[Written problem] Return each of the entries below word for word, keeping every line unchanged.

[Collection entries]
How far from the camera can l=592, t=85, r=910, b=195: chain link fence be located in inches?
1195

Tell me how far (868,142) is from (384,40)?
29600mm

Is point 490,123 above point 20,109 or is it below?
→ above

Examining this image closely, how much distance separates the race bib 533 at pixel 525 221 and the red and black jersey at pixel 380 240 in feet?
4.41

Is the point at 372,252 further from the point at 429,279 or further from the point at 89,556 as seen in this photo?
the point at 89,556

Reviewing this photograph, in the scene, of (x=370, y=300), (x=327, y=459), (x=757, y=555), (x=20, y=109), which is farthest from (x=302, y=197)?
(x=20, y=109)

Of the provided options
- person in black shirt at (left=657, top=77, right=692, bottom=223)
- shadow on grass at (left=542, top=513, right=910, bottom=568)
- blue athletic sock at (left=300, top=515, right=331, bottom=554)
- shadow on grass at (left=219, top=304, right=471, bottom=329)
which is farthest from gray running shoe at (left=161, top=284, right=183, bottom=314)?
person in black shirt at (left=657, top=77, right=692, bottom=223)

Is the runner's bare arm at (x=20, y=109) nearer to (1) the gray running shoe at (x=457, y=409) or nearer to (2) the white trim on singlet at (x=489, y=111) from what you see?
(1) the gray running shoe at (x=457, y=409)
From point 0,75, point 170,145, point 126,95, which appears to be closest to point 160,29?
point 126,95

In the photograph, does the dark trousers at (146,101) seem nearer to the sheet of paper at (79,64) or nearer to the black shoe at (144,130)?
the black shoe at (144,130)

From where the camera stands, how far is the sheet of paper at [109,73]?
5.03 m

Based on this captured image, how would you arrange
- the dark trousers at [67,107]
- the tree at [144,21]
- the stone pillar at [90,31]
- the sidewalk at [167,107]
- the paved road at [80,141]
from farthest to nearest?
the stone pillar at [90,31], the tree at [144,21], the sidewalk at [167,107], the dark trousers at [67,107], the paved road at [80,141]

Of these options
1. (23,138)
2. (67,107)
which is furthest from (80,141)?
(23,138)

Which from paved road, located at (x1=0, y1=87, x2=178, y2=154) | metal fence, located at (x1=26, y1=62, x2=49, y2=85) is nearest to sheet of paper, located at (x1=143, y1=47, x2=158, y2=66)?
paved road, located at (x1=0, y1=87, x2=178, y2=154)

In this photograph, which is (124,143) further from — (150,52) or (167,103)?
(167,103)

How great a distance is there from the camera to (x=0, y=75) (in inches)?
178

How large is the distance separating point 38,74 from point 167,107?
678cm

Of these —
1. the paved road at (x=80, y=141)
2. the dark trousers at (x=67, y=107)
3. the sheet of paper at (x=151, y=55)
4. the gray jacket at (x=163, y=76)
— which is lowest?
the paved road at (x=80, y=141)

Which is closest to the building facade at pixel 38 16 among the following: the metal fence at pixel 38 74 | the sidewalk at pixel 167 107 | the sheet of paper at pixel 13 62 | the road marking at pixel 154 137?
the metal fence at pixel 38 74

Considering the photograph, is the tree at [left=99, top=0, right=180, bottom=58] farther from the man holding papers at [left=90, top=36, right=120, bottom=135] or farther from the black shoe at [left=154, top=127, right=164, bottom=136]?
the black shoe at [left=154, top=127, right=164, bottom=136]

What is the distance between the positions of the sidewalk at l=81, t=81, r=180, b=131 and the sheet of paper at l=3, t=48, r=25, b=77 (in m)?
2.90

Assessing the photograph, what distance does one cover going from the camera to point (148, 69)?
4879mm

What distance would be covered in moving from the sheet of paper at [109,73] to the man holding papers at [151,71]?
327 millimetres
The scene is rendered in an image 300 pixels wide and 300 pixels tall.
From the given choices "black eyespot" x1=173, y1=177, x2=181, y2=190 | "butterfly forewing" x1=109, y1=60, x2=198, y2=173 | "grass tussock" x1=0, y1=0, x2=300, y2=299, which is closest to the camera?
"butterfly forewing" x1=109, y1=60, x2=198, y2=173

[Output]
How far from the camera can l=592, t=85, r=910, b=195: chain link fence be located in inches?
1195

Tell me how far (868,142) is from (384,40)?
29600mm

Is point 490,123 above point 20,109 or is it below?
→ above

Examining this image closely, how much distance separates the race bib 533 at pixel 525 221 and the red and black jersey at pixel 380 240 in feet?
4.41

Is the point at 372,252 further from the point at 429,279 or further from the point at 89,556 as seen in this photo?
the point at 89,556

Reviewing this photograph, in the scene, of (x=370, y=300), (x=327, y=459), (x=757, y=555), (x=20, y=109), which is farthest from (x=302, y=197)?
(x=20, y=109)

Of the provided options
- person in black shirt at (left=657, top=77, right=692, bottom=223)
- shadow on grass at (left=542, top=513, right=910, bottom=568)
- blue athletic sock at (left=300, top=515, right=331, bottom=554)
- shadow on grass at (left=219, top=304, right=471, bottom=329)
which is farthest from gray running shoe at (left=161, top=284, right=183, bottom=314)?
person in black shirt at (left=657, top=77, right=692, bottom=223)

Is the runner's bare arm at (x=20, y=109) nearer to (1) the gray running shoe at (x=457, y=409) or nearer to (2) the white trim on singlet at (x=489, y=111) from what you see?
(1) the gray running shoe at (x=457, y=409)
From point 0,75, point 170,145, point 126,95, which appears to be closest to point 160,29?
point 126,95

In the photograph, does the dark trousers at (146,101) seem nearer to the sheet of paper at (79,64) or nearer to the black shoe at (144,130)?
the black shoe at (144,130)

From where the camera stands, how far is the sheet of paper at [109,73]?
5.03 m

Based on this captured image, how would you arrange
- the dark trousers at [67,107]
- the tree at [144,21]
- the stone pillar at [90,31]
- the sidewalk at [167,107]
- the paved road at [80,141]
from farthest to nearest?
the stone pillar at [90,31], the tree at [144,21], the sidewalk at [167,107], the dark trousers at [67,107], the paved road at [80,141]

Of these options
1. (23,138)
2. (67,107)
which is furthest from (80,141)?
(23,138)

Which from paved road, located at (x1=0, y1=87, x2=178, y2=154) | metal fence, located at (x1=26, y1=62, x2=49, y2=85) is nearest to sheet of paper, located at (x1=143, y1=47, x2=158, y2=66)?
paved road, located at (x1=0, y1=87, x2=178, y2=154)

In this photograph, which is (124,143) further from — (150,52) or (167,103)?
(167,103)

How great a distance is there from the camera to (x=0, y=75) (in inches)?
178

How large is the distance separating point 38,74 from point 167,107?
678cm

Of these —
1. the paved road at (x=80, y=141)
2. the dark trousers at (x=67, y=107)
3. the sheet of paper at (x=151, y=55)
4. the gray jacket at (x=163, y=76)
— which is lowest?
the paved road at (x=80, y=141)

Which is closest to the building facade at pixel 38 16 among the following: the metal fence at pixel 38 74 | the sidewalk at pixel 167 107 | the sheet of paper at pixel 13 62 | the road marking at pixel 154 137?
the metal fence at pixel 38 74

Considering the photograph, is the tree at [left=99, top=0, right=180, bottom=58] farther from the man holding papers at [left=90, top=36, right=120, bottom=135] or farther from the black shoe at [left=154, top=127, right=164, bottom=136]?
the black shoe at [left=154, top=127, right=164, bottom=136]

What is the distance between the positions of the sidewalk at l=81, t=81, r=180, b=131 and the sheet of paper at l=3, t=48, r=25, b=77 (in m)?
2.90

Assessing the photograph, what distance does one cover going from the camera to point (148, 69)?
4879mm

What distance would be covered in moving from the sheet of paper at [109,73] to the man holding papers at [151,71]?
327 millimetres
The scene is rendered in an image 300 pixels wide and 300 pixels tall.
From the given choices "black eyespot" x1=173, y1=177, x2=181, y2=190 | "butterfly forewing" x1=109, y1=60, x2=198, y2=173 | "grass tussock" x1=0, y1=0, x2=300, y2=299, which is closest to the camera?
"butterfly forewing" x1=109, y1=60, x2=198, y2=173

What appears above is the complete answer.